[[ Text excerpt, beginning ]]
The question here is whether a suit by the Secretary in her representative capacity as the head of the Department of Professional Regulation satisfies the statutory requirement that suit be filed in the name of the state. We think not.
We do not find that this specific question has been before the courts in Florida. However, it is a basic principle of law that
While the “powers of government”, that are divided and limited by the constitution cannot legally be delegated or exercised except as authorized by the constitution, yet valid and appropriate statutes may, within organic limitations, confer upon officers or commissions or boards, administrative or ministerial authority and duties, which may require the exercise of administrative discretion and judgment. But in all cases when the rights of life, liberty or property are materially affected by the exercise of official administrative or ministerial discretion and judgment, due process of law must be afforded; and the proceedings must accord with valid statutory requirements; for such proceedings have a legal basis only in a compliance with valid statutory provisions conferring the authority. The official act is authorized only when the material provisions of the statute authorizing or regulating action are obeyed.
[[ Text excerpt, end ]]
[[ Collected data, beginning ]]
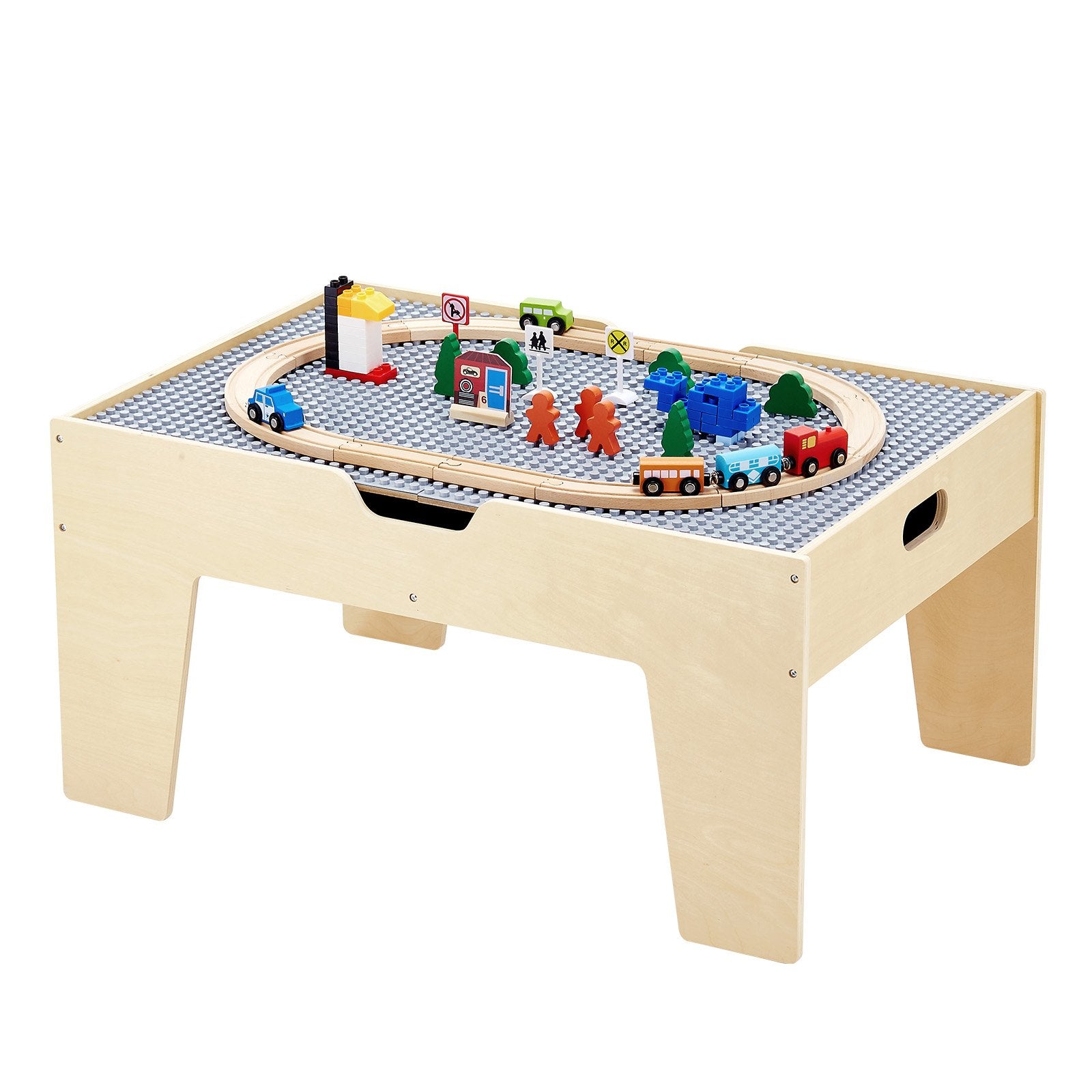 Multi-Purpose Kids Activity Table with 290 Building Bricks, 30-Piece Wooden Train Set, Vehicles & Storage for Ages 3+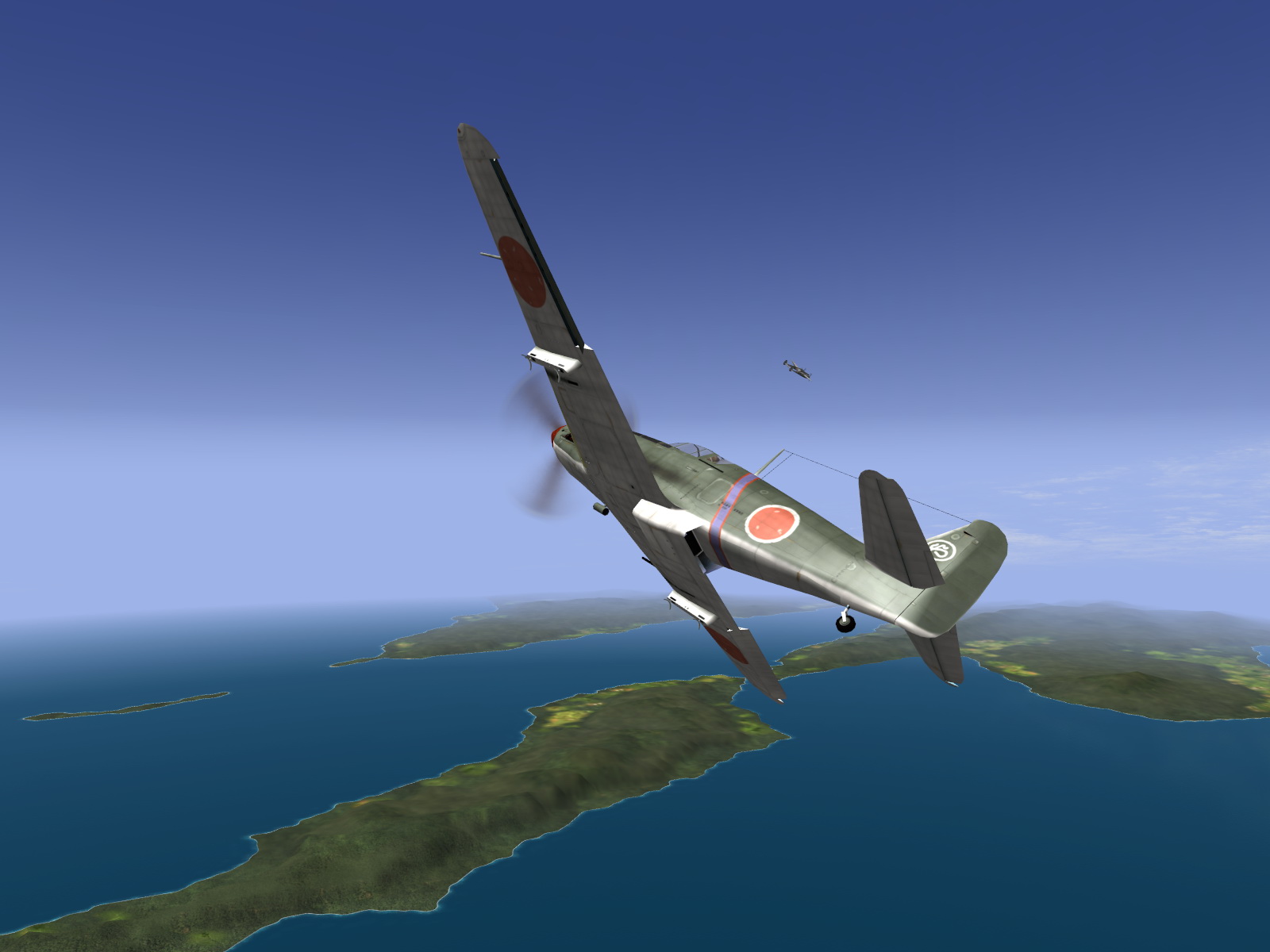 IL2 BL Ki 61 55 Sentai 1 Chutai dog fighting with a P 38 over Leyte Gulf Philippines V04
[[ Collected data, end ]]
• _Required action 1_:
Reproduce the opinion excerpt word for word from "The question here" to "We think not.".
• _Required action 2_:
According to the opinion excerpt, what must be afforded when the rights of life, liberty, or property are materially affected by the exercise of official administrative or ministerial discretion and judgment?
• _Required action 3_:
Resume the opinion excerpt from its final sentence.

• _Task response 1_:
The question here is whether a suit by the Secretary in her representative capacity as the head of the Department of Professional Regulation satisfies the statutory requirement that suit be filed in the name of the state. We think not.

• _Task response 2_:
Due process of law must be afforded.

• _Task response 3_:
Williams v. Kelly, 133 Fla. 244, 182 So. 881 (1938).
The right of a state officer to bring an action in his or her capacity as such officer is discussed in 81A C.J.S. States § 297 (1977) thusly:
Capacity of state board or officer to sue as such. The state may prescribe by statute cases in which its officers or agents may sue in their own or official names, and, where a state board or commission constitutes a legal entity distinct from the state, it will ordinarily be accorded the power to sue, and the state’s inherent right to sue in its own courts extends to any of its sovereign agencies possessing the requisite capacity. On the other hand, a state board or commission which is not an entity apart from the state, lacks capacity to sue in its own name in the absence of statutory authorization, and, where the statute extends capacity to sue to the board or officer only under prescribed circumstances, suit may not be brought where the facts fail to bring the case within the purview of the statute, (emphasis added).
Id. at 941, 942.
Had the Legislature intended the Secretary to have the right to bring the action in her official capacity it would have said so. Section 455.211(1) specifically gives “the secretary of the department standing to challenge any rule or proposed rule of a board ...” Section 455.211(2) states that “either the secretary or the board shall be a substantially interested party for purposes of § 120.54(5).” Section 455.225, in discussing disciplinary proceedings, gives the secretary power to grant certain extensions of time. So it would seem that where the Legislature intends to give the secretary standing to bring the action, as secretary of the department, it has said so. In this instance, the statute requires the action to be brought by the department in the sovereign name of the state.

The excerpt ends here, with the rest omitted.